(Records)
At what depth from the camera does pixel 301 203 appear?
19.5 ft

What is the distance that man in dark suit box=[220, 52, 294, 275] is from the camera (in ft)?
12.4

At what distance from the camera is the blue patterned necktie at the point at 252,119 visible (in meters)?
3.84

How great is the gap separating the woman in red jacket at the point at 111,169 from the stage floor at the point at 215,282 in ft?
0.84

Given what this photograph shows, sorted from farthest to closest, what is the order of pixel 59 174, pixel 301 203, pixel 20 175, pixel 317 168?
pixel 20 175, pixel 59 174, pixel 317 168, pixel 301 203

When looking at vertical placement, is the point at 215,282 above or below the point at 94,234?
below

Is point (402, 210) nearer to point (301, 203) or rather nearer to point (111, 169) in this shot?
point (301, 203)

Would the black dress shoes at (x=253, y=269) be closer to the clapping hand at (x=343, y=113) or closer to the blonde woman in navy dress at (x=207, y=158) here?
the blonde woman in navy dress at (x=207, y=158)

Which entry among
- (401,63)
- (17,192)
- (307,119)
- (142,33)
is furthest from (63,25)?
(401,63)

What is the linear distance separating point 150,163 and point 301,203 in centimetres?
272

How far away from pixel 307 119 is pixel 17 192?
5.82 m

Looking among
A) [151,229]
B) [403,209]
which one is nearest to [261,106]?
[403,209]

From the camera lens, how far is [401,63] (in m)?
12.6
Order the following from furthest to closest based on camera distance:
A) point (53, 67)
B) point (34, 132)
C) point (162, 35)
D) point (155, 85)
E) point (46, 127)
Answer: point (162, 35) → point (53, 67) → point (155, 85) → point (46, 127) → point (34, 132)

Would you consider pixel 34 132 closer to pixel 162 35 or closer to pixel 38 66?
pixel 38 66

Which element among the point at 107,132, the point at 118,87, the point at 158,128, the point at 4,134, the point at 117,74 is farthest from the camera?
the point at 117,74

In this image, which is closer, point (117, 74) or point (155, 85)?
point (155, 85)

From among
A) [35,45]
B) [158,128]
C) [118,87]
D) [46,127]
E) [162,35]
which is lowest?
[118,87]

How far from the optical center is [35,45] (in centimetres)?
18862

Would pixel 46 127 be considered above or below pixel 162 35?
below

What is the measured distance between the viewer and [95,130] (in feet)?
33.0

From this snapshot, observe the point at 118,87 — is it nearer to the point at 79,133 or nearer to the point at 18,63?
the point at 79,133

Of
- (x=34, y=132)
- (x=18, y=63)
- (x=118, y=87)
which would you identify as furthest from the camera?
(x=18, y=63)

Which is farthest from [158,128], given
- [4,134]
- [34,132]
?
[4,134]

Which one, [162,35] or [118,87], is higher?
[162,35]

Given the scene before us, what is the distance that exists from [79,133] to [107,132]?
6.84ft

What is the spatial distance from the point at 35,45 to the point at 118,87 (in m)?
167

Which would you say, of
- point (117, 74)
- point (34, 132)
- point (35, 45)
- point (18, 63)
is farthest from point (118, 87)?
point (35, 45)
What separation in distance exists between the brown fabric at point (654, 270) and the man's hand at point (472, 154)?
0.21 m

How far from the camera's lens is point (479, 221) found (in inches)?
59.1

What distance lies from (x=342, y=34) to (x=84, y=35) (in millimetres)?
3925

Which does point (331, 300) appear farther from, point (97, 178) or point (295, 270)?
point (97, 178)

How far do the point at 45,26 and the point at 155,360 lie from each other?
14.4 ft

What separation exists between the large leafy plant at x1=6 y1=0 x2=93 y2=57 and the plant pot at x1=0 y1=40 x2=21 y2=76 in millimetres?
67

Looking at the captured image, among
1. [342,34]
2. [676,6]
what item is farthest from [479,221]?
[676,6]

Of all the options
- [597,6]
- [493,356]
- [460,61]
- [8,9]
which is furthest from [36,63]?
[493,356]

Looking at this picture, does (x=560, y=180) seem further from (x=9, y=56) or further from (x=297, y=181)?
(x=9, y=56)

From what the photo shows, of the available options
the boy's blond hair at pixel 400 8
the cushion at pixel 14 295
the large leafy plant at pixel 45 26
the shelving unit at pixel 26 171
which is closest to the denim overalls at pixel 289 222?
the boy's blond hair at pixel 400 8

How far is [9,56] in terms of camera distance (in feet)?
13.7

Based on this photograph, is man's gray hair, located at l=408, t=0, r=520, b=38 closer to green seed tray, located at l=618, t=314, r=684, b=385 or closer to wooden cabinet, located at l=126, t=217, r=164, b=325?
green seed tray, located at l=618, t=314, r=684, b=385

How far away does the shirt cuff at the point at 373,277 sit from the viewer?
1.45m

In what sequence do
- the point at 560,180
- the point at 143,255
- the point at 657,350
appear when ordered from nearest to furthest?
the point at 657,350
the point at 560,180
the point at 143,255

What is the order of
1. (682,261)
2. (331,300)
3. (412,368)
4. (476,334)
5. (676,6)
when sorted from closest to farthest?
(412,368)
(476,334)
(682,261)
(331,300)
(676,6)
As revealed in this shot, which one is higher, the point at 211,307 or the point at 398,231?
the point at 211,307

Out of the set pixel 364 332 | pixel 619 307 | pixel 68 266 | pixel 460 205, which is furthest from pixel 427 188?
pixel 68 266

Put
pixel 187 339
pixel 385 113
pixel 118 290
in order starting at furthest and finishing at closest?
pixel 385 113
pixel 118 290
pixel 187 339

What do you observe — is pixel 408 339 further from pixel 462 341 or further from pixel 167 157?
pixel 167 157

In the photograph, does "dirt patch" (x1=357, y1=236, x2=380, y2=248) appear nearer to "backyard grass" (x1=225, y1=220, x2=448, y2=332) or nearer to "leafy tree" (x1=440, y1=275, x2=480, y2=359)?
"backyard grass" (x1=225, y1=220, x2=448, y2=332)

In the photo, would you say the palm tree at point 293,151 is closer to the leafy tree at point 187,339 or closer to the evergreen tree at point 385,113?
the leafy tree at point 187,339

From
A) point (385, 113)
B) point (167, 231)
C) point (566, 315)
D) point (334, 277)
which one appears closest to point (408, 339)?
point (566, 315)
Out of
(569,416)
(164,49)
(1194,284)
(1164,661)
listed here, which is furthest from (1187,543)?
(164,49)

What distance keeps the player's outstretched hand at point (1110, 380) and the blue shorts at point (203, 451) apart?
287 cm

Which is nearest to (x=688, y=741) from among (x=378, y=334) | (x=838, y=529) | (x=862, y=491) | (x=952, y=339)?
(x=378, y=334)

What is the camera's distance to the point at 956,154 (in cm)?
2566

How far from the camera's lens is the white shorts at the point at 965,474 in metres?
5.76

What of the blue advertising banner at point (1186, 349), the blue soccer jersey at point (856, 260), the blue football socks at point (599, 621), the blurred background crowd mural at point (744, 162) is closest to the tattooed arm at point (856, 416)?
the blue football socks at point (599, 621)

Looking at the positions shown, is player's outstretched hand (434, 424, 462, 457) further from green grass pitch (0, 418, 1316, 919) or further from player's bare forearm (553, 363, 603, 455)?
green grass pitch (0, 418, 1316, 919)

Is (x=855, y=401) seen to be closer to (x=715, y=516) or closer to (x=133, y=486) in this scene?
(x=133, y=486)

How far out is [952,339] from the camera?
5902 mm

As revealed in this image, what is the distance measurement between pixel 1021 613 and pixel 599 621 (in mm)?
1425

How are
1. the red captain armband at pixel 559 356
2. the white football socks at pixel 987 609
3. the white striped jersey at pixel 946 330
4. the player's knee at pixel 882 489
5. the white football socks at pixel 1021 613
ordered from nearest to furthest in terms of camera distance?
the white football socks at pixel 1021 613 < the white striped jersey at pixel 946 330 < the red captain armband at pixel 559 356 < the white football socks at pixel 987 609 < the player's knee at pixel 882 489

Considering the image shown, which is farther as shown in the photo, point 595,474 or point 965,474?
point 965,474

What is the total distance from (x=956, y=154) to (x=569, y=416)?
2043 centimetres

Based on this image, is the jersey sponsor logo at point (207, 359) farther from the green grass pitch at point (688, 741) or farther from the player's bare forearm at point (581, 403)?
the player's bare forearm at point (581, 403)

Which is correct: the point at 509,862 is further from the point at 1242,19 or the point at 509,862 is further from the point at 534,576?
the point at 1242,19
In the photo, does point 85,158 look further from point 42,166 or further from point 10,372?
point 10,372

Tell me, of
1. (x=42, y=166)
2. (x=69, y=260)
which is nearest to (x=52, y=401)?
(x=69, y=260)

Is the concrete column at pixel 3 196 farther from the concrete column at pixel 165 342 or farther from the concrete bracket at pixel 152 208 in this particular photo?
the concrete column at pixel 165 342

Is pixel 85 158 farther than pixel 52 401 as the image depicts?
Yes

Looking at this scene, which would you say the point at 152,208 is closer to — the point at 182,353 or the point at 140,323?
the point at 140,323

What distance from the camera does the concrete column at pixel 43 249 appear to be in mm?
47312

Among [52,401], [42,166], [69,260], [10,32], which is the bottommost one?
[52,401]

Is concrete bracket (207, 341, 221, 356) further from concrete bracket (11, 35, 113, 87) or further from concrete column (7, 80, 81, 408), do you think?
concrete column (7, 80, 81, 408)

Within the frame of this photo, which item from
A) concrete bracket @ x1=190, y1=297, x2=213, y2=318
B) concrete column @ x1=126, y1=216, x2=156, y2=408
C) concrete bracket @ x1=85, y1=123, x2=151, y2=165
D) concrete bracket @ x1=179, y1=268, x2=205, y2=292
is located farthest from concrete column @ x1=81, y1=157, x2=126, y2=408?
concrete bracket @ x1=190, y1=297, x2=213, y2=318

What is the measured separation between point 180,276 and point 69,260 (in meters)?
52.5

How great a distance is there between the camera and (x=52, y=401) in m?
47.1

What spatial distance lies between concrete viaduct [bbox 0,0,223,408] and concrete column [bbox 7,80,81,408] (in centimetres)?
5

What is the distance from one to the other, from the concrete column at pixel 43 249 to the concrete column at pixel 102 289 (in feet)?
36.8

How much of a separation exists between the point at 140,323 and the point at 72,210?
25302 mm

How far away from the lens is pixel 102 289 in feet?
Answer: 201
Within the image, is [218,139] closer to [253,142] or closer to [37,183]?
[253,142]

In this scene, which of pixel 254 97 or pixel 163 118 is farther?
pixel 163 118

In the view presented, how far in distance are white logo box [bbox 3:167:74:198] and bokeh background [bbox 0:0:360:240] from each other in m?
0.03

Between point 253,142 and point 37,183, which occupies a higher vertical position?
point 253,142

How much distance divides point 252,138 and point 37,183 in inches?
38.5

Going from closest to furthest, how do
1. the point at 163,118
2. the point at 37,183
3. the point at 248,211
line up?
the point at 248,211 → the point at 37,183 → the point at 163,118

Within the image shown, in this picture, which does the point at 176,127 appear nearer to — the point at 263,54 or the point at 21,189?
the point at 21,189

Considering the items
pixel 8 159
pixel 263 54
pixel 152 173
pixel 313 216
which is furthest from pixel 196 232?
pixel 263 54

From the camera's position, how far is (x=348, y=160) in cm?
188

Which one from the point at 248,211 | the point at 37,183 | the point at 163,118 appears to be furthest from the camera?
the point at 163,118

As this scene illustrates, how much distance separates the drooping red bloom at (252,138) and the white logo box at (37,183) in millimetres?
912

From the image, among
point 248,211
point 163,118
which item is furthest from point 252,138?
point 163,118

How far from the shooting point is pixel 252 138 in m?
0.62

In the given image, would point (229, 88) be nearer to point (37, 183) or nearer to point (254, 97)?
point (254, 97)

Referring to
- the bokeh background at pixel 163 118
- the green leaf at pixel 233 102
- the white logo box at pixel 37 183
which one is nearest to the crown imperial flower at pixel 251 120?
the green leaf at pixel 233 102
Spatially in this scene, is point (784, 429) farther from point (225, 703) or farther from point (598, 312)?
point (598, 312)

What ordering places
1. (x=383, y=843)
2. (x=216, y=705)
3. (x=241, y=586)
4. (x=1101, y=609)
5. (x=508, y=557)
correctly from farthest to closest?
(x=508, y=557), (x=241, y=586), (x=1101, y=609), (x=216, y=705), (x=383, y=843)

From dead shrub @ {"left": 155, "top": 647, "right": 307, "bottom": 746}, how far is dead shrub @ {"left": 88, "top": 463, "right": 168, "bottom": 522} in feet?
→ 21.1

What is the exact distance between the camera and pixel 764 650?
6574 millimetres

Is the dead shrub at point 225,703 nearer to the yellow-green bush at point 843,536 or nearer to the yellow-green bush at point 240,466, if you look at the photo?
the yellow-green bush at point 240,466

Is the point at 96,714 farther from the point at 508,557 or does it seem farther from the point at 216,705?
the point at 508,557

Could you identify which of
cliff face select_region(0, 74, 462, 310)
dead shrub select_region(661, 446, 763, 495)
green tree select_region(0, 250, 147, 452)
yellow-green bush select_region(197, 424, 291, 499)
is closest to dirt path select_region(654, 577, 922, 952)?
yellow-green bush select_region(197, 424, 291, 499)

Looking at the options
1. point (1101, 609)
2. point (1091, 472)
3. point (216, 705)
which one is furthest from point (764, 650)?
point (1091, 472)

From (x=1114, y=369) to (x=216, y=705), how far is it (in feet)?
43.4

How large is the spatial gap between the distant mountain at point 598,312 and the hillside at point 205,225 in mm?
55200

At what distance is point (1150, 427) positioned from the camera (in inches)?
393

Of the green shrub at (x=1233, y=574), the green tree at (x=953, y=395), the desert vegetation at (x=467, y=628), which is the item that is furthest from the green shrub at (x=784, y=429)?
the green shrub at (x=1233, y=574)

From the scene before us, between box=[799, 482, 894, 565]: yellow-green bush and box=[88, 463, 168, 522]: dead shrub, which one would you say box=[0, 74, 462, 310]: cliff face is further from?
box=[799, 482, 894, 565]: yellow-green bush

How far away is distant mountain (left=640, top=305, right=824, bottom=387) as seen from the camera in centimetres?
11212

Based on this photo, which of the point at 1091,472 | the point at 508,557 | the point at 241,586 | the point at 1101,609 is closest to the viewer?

**Task brief:** In the records above, find the line containing "At what distance is"; please retype it and every line after it through the last line, exactly and with nothing else.

**Solution to this exercise:**
At what distance is point (1150, 427) positioned from the camera (in inches)?
393

Of the green shrub at (x=1233, y=574), the green tree at (x=953, y=395), the desert vegetation at (x=467, y=628), which is the item that is furthest from the green shrub at (x=784, y=429)?
the green shrub at (x=1233, y=574)

From the scene before us, between box=[799, 482, 894, 565]: yellow-green bush and box=[88, 463, 168, 522]: dead shrub, which one would you say box=[0, 74, 462, 310]: cliff face is further from?
box=[799, 482, 894, 565]: yellow-green bush

How far away is distant mountain (left=640, top=305, right=824, bottom=387) as seen from the camera in centimetres?
11212

Based on this photo, which of the point at 1091,472 | the point at 508,557 | the point at 241,586 | the point at 1101,609 is closest to the viewer?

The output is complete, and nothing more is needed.